Even as the craft disappears from fishing communities across the city, steps are being taken to preserve at least its memory.
Shrimp paste making was officially recognised as a cultural asset in June when the government announced its first intangible cultural heritage list of 480 items.
But locally made shrimp paste has become a part of history. Scenes of residents making shrimp paste began to disappear from Peng Chau, Aberdeen, Cheung Chau, Lamma and Ma Wan from the 1970s.
Tai O joined the list when the outlawing of trawling last year cut off the supply of shrimp from Hong Kong waters.
"Between June and October, we would buy enough silver shrimp from local fishermen to provide stock for the whole year," recalled Cheng, who runs the Cheng Cheung Hing Shrimp Paste Factory founded by his great-grandfather in 1920.
To survive under the new law, Cheng moved his production line to the Guangdong cities of Yangjiang and Taishan , leaving only the final processing steps for himself and his wife at the family's Tai O factory.
Shrimp paste is used in east and southeast Asian cooking to add flavour, colour and smell to dishes. Cheng said Tai O shrimp paste gained its reputation among overseas Chinese because of Hong Kong's privileged position in trade compared with China in the 1950s to 1970s.
In response to demand, Tai O shrimp paste makers started to export their product to London and San Francisco in the 1950s.
Shrimp meat and salt are the only two ingredients of shrimp paste, and the process of making the mixture fine and smooth and drying it under the sun is crucial to the quality, he said.
"You need to use your eyes, hands and nose to interact with shrimp paste. If anything goes wrong it will make the taste a bit different, and an experienced shrimp paste maker can immediately tell from the smell. It takes many years to completely master the skills."
Humidity and the amount of sunlight are key to the drying process. Producers adjust the salt level according to the weather.
"The wrong amount of salt will ruin the quality of the paste," Cheung says. In fine weather, 100 catties [about 60.4kg] of shrimp can make 60 catties of paste. In bad weather, it can make only 50 to 55 catties. If the weather forecast is for rain, makers add two to three catties of salt to prevent the meat deteriorating.
"Then this lot of saltier mixture will be blended with another lot made in good weather so that the taste will be balanced," he said.
Although the industry is a traditional one, Cheng said his family business had relied on continuous improvement to suit changing market needs. For example, today's paste is less salty than the products of his grandfather's generation because of modern health concerns.
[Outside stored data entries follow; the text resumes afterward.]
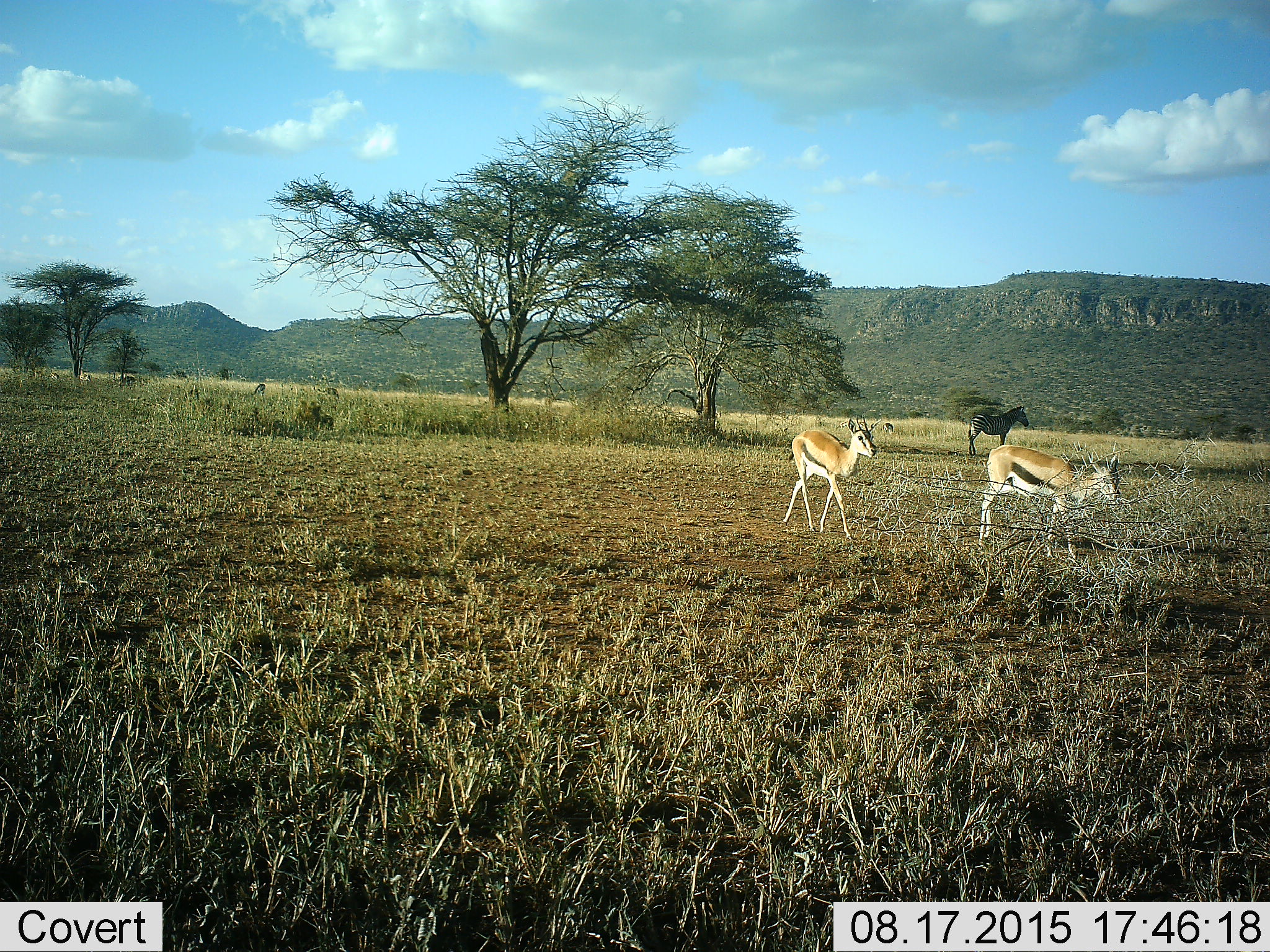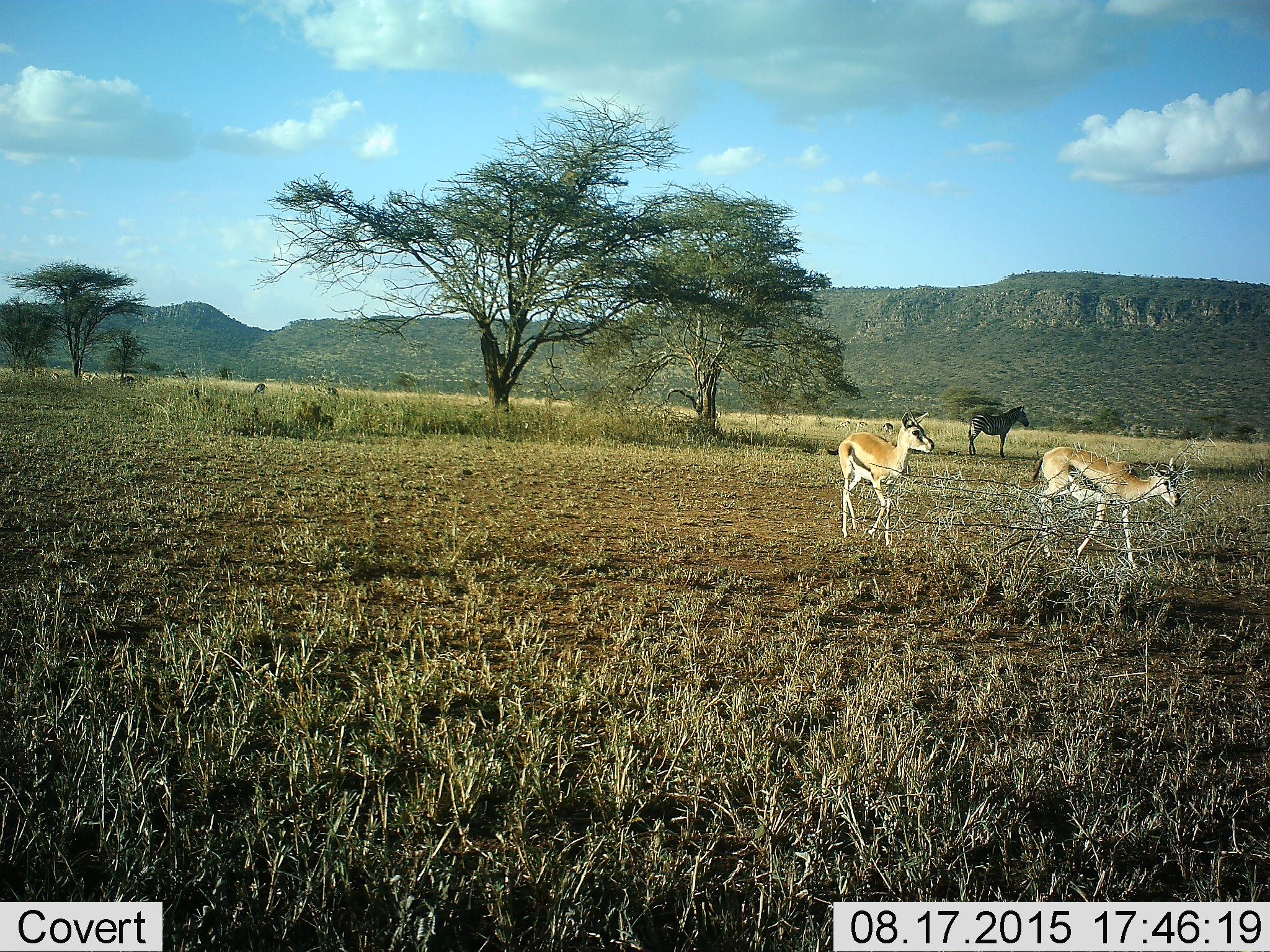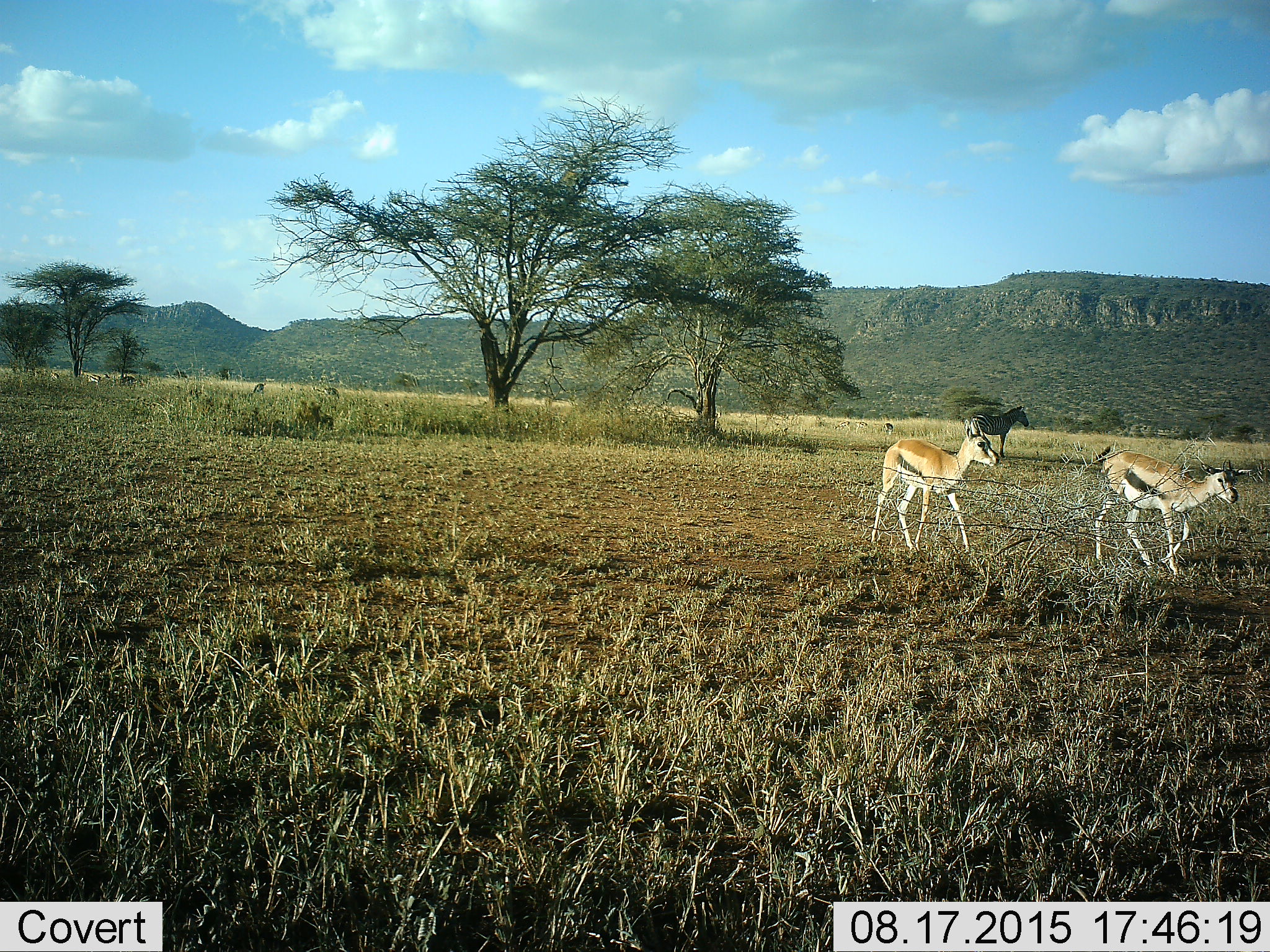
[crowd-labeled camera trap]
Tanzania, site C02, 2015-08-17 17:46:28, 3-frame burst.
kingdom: Animalia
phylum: Chordata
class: Mammalia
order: Artiodactyla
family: Bovidae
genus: Eudorcas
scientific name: Eudorcas thomsonii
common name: thomson's gazelle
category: gazellethomsons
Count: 2.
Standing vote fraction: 35%.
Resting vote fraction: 0%.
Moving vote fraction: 94%.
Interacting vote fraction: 0%.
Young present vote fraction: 0%.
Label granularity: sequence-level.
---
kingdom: Animalia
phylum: Chordata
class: Mammalia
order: Perissodactyla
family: Equidae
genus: Equus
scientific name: Equus quagga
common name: plains zebra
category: zebra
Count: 1.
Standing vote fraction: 93%.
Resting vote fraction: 7%.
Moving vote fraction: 0%.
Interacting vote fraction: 0%.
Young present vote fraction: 0%.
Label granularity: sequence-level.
"In the mid- to late 1990s, people were alarmed by medical reports that consuming too much salt could cause health problems. So we adjusted our recipe."
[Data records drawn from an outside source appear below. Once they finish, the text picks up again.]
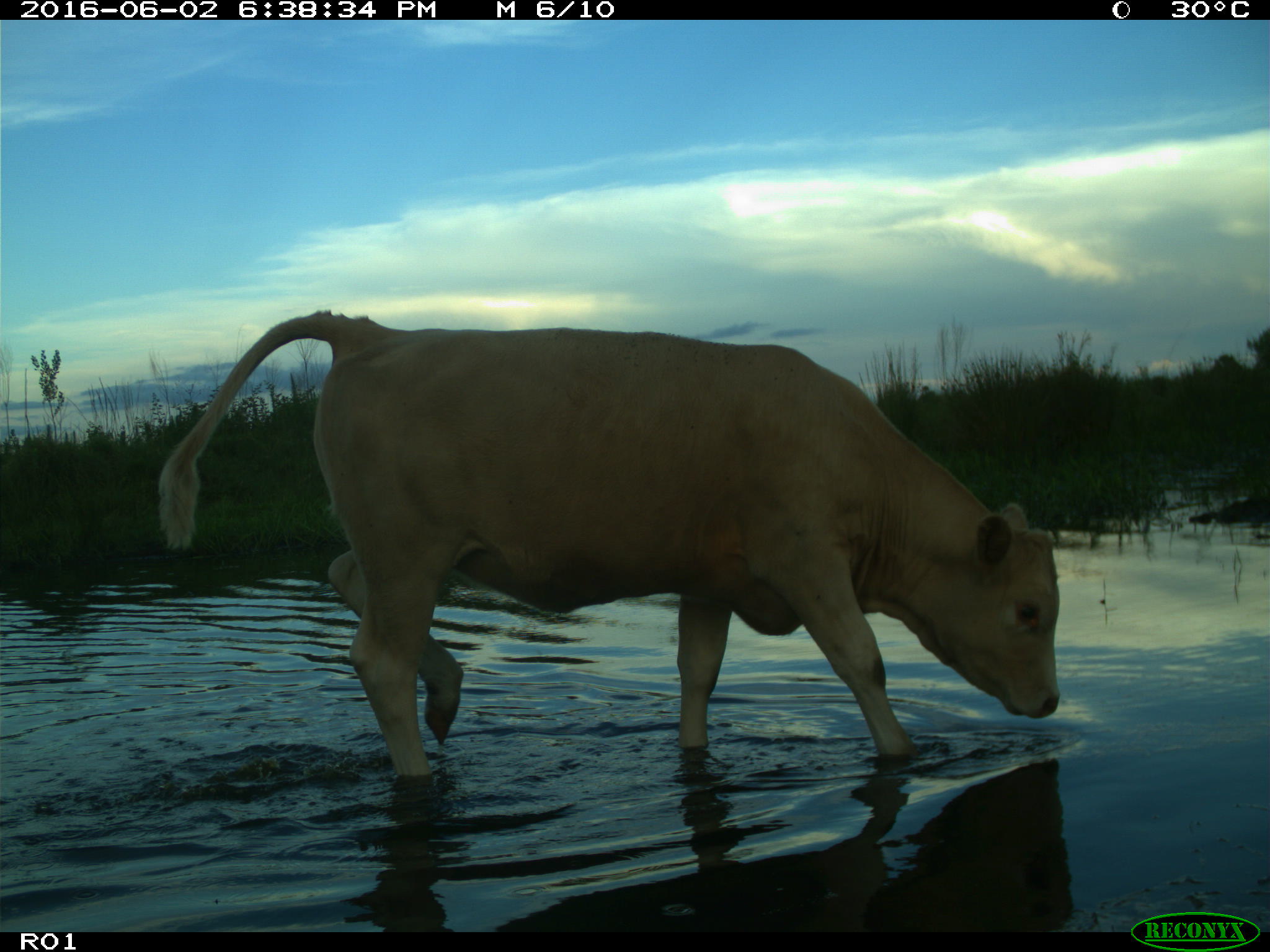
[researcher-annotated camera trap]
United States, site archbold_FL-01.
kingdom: Animalia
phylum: Chordata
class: Mammalia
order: Artiodactyla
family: Bovidae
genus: Bos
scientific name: Bos taurus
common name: domestic cow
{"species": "Bos taurus (domestic cow)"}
Before the 1960s there was no electricity in Tai O so the family had to grind shrimp meat manually. "But once the power supply reached us, my father bought machines for that process. This halved the grinding time and made the mixture smoother."
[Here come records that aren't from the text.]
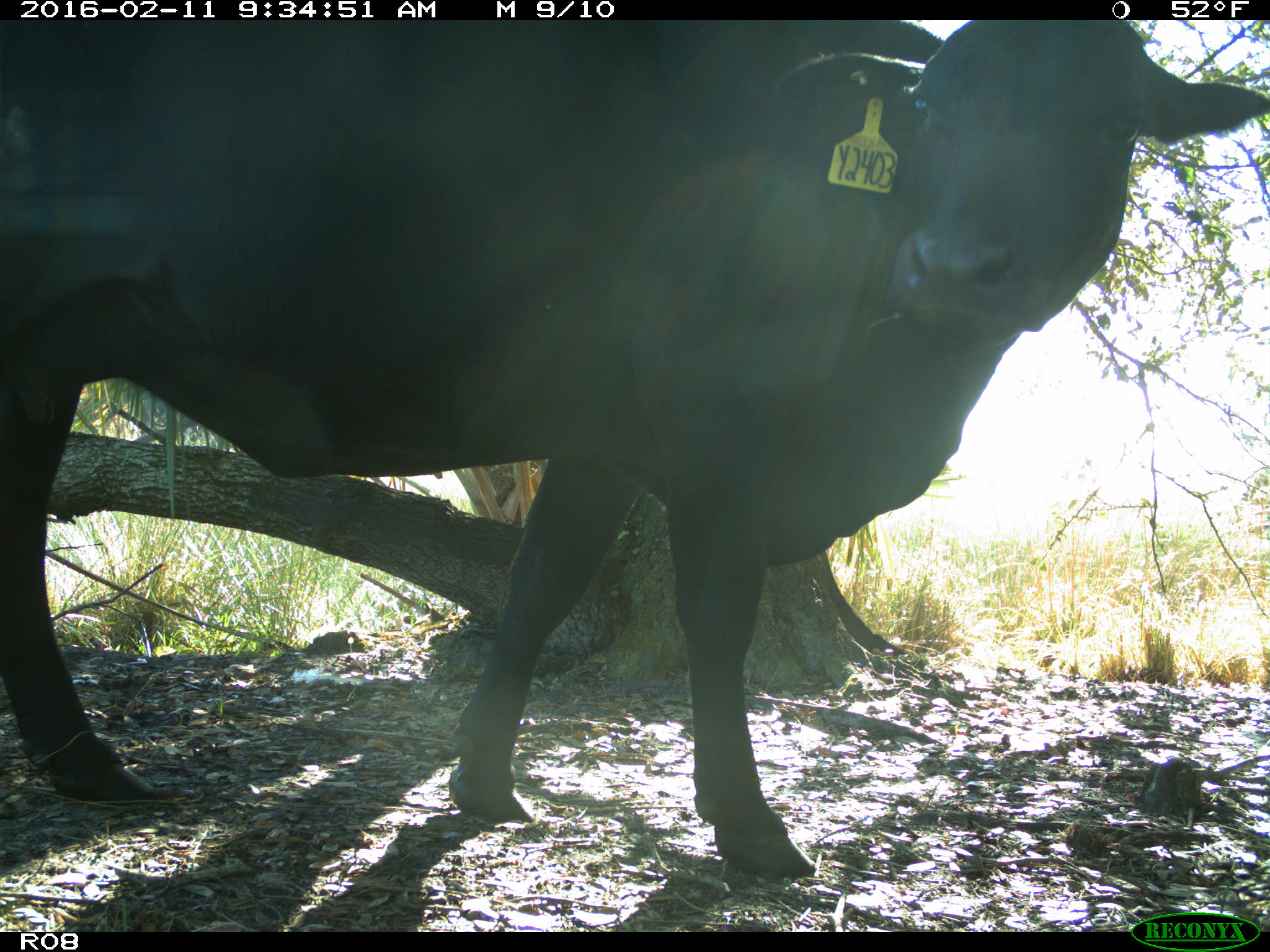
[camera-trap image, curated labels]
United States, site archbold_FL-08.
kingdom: Animalia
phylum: Chordata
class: Mammalia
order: Artiodactyla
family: Bovidae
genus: Bos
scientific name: Bos taurus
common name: domestic cow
Traditional skills and constant adaptation to changes in society have sustained the business until now. But Cheng is pessimistic about its future.
"I can't see the next generation carrying on with this production process. Our industry has all along been run on an apprenticeship basis. If no one in the family is willing to take up the trade, then it will just stop there," he said.
Cheng said he would not ask his three daughters, aged 13, 10 and four, to take over the business. He said he did not mind passing on the skills to outsiders, but it was hard to find anyone who wanted to learn.
"No one is willing to join the trade … It's a tough job."